[Task directions] Can you copy the data below word for word, starting at the line that contains "From the viewpoint" and ending at the final line of the data, with both of those lines included?

[Records supplied]
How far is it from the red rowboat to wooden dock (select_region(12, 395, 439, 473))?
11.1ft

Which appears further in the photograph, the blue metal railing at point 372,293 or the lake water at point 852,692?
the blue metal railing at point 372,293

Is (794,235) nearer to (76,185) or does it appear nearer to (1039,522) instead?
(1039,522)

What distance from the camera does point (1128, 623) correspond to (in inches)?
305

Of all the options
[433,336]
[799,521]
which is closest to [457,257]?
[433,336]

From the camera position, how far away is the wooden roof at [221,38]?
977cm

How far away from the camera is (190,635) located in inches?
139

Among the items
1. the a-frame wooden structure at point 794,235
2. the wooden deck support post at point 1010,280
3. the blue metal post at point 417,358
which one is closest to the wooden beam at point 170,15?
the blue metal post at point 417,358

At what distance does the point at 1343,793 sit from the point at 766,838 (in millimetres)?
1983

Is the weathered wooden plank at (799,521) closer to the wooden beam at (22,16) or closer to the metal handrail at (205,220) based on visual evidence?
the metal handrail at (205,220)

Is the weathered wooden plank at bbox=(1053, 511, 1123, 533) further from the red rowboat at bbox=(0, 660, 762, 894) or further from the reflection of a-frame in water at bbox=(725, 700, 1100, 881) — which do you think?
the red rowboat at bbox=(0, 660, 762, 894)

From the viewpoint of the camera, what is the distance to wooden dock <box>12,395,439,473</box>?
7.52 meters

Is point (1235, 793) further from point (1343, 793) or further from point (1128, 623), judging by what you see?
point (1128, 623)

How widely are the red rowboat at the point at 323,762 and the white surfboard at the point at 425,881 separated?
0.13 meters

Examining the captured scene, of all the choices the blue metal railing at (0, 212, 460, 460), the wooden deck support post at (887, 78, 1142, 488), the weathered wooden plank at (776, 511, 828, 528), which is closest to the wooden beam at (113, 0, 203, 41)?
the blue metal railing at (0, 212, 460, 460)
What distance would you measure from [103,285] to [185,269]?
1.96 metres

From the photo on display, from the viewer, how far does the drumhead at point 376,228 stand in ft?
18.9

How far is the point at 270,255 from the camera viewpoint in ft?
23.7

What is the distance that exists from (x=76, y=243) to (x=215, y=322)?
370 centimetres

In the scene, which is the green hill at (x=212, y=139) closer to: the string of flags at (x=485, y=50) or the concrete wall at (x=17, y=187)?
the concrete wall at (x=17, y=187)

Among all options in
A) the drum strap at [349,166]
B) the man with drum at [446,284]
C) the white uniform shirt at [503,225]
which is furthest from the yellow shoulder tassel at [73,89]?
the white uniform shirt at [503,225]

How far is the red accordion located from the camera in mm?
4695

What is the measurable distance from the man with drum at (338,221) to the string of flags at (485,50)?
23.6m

[Complete output]
From the viewpoint of the camera, what is the distance to wooden dock <box>12,395,439,473</box>?
7.52 meters

Is point (1235, 793) further from point (1343, 793) or further from point (1128, 623), judging by what you see?
point (1128, 623)

How widely are the red rowboat at the point at 323,762 and the white surfboard at the point at 425,881 separated?
0.13 meters

Examining the captured scene, of all the choices the blue metal railing at (0, 212, 460, 460), the wooden deck support post at (887, 78, 1142, 488), the weathered wooden plank at (776, 511, 828, 528), which is closest to the wooden beam at (113, 0, 203, 41)?
the blue metal railing at (0, 212, 460, 460)
What distance would you measure from [103,285] to [185,269]?
1.96 metres

From the photo on display, from the viewer, how far does the drumhead at point 376,228 stand in ft?
18.9

How far is the point at 270,255 from the camera viewpoint in ft?
23.7

What is the distance that exists from (x=76, y=243) to (x=215, y=322)?
370 centimetres

In the scene, which is the green hill at (x=212, y=139) closer to: the string of flags at (x=485, y=50) or the concrete wall at (x=17, y=187)?
the concrete wall at (x=17, y=187)

Among all options in
A) the drum strap at [349,166]
B) the man with drum at [446,284]
C) the white uniform shirt at [503,225]
which is furthest from the yellow shoulder tassel at [73,89]?
the white uniform shirt at [503,225]

How far is the red accordion located from the camera in mm?
4695

What is the measurable distance from the man with drum at (338,221) to the string of flags at (485,50)?
23.6m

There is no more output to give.